— BEGIN Task input —

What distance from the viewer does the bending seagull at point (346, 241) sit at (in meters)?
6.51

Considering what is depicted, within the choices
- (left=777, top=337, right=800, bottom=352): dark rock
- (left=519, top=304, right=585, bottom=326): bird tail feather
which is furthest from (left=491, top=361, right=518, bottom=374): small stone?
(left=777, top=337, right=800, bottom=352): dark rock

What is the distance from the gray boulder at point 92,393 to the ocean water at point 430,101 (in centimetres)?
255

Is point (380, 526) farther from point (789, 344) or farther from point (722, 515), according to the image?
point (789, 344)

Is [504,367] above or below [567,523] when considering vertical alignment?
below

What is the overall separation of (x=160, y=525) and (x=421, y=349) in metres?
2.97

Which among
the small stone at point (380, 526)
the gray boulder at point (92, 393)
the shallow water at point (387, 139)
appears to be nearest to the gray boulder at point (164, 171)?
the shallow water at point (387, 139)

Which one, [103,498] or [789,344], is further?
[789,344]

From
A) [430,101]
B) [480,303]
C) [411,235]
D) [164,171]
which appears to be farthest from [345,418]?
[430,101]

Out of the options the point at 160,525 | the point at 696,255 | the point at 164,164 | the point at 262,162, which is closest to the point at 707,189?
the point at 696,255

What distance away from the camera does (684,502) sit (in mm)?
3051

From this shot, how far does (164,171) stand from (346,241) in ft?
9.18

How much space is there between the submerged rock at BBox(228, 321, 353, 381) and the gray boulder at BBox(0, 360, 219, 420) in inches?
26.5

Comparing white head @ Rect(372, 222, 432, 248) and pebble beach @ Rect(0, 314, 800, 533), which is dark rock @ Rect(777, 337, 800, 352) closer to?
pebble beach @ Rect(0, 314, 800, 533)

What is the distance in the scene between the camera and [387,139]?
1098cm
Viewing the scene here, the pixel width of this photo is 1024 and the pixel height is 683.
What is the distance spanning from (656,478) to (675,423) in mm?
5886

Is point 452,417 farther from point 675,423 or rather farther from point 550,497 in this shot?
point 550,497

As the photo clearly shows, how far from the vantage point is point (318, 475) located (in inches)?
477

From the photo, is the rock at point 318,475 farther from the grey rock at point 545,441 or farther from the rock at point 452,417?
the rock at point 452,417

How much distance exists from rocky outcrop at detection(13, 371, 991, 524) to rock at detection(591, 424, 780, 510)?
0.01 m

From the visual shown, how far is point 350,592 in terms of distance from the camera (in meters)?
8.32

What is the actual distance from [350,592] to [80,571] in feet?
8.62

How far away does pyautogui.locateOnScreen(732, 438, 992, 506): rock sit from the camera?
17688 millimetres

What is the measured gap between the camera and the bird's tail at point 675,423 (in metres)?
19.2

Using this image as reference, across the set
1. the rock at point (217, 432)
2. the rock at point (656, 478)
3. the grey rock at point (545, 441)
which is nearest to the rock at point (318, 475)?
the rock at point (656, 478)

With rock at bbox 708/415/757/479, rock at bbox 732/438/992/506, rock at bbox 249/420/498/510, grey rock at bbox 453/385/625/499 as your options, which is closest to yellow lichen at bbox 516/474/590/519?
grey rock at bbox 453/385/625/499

— END Task input —

Copy each line of the data above without altering a single character.

**The answer**
What distance from the viewer does the bending seagull at point (346, 241) sit at (in meters)?
6.51

Considering what is depicted, within the choices
- (left=777, top=337, right=800, bottom=352): dark rock
- (left=519, top=304, right=585, bottom=326): bird tail feather
which is furthest from (left=491, top=361, right=518, bottom=374): small stone?
(left=777, top=337, right=800, bottom=352): dark rock

What is the distance from the gray boulder at point 92,393 to the ocean water at point 430,101 (in centimetres)?
255

Is point (380, 526) farther from point (789, 344) or farther from point (722, 515), according to the image?
point (789, 344)

Is [504,367] above or below [567,523] when considering vertical alignment?
below

What is the overall separation of (x=160, y=525) and (x=421, y=349) in metres?
2.97

Which among
the small stone at point (380, 526)
the gray boulder at point (92, 393)
the shallow water at point (387, 139)
appears to be nearest to the gray boulder at point (164, 171)?
the shallow water at point (387, 139)

Which one, [103,498] or [789,344], is further?
[789,344]

From
A) [430,101]
B) [480,303]
C) [411,235]
D) [164,171]
which appears to be farthest from [345,418]?
[430,101]

Out of the options the point at 160,525 | the point at 696,255 | the point at 164,164 | the point at 262,162, which is closest to the point at 707,189?
the point at 696,255

What distance away from the camera does (684,502) sit (in mm)?
3051

From this shot, how far does (164,171) stand from (346,241) in ft?
9.18

How much space is there between the submerged rock at BBox(228, 321, 353, 381) and the gray boulder at BBox(0, 360, 219, 420) in inches?
26.5

Comparing white head @ Rect(372, 222, 432, 248) and pebble beach @ Rect(0, 314, 800, 533), which is dark rock @ Rect(777, 337, 800, 352) closer to?
pebble beach @ Rect(0, 314, 800, 533)

What is the distance in the scene between the camera and [387,139]?
1098cm
Viewing the scene here, the pixel width of this photo is 1024 and the pixel height is 683.
What is the distance spanning from (656,478) to (675,423) in mm?
5886

Is point 452,417 farther from point 675,423 or rather farther from point 550,497 in this shot?
point 550,497

As the photo clearly shows, how far from the vantage point is point (318, 475) located (in inches)?
477

From the photo, is the rock at point 318,475 farther from the grey rock at point 545,441 or farther from the rock at point 452,417?
the rock at point 452,417

How much distance exists from rocky outcrop at detection(13, 371, 991, 524) to rock at detection(591, 424, 780, 510)?
0.01 m

From the visual shown, how far is point 350,592 in terms of distance from the camera (in meters)?
8.32

What is the actual distance from [350,592] to [80,571] in feet?
8.62

How far away does pyautogui.locateOnScreen(732, 438, 992, 506): rock sit from the camera?
17688 millimetres

What is the measured gap between the camera and the bird's tail at point 675,423 (in metres)?
19.2

Using this image as reference, across the set
1. the rock at point (217, 432)
2. the rock at point (656, 478)
3. the grey rock at point (545, 441)
which is nearest to the rock at point (318, 475)?
the rock at point (656, 478)

With rock at bbox 708/415/757/479, rock at bbox 732/438/992/506, rock at bbox 249/420/498/510, grey rock at bbox 453/385/625/499 as your options, which is closest to yellow lichen at bbox 516/474/590/519?
grey rock at bbox 453/385/625/499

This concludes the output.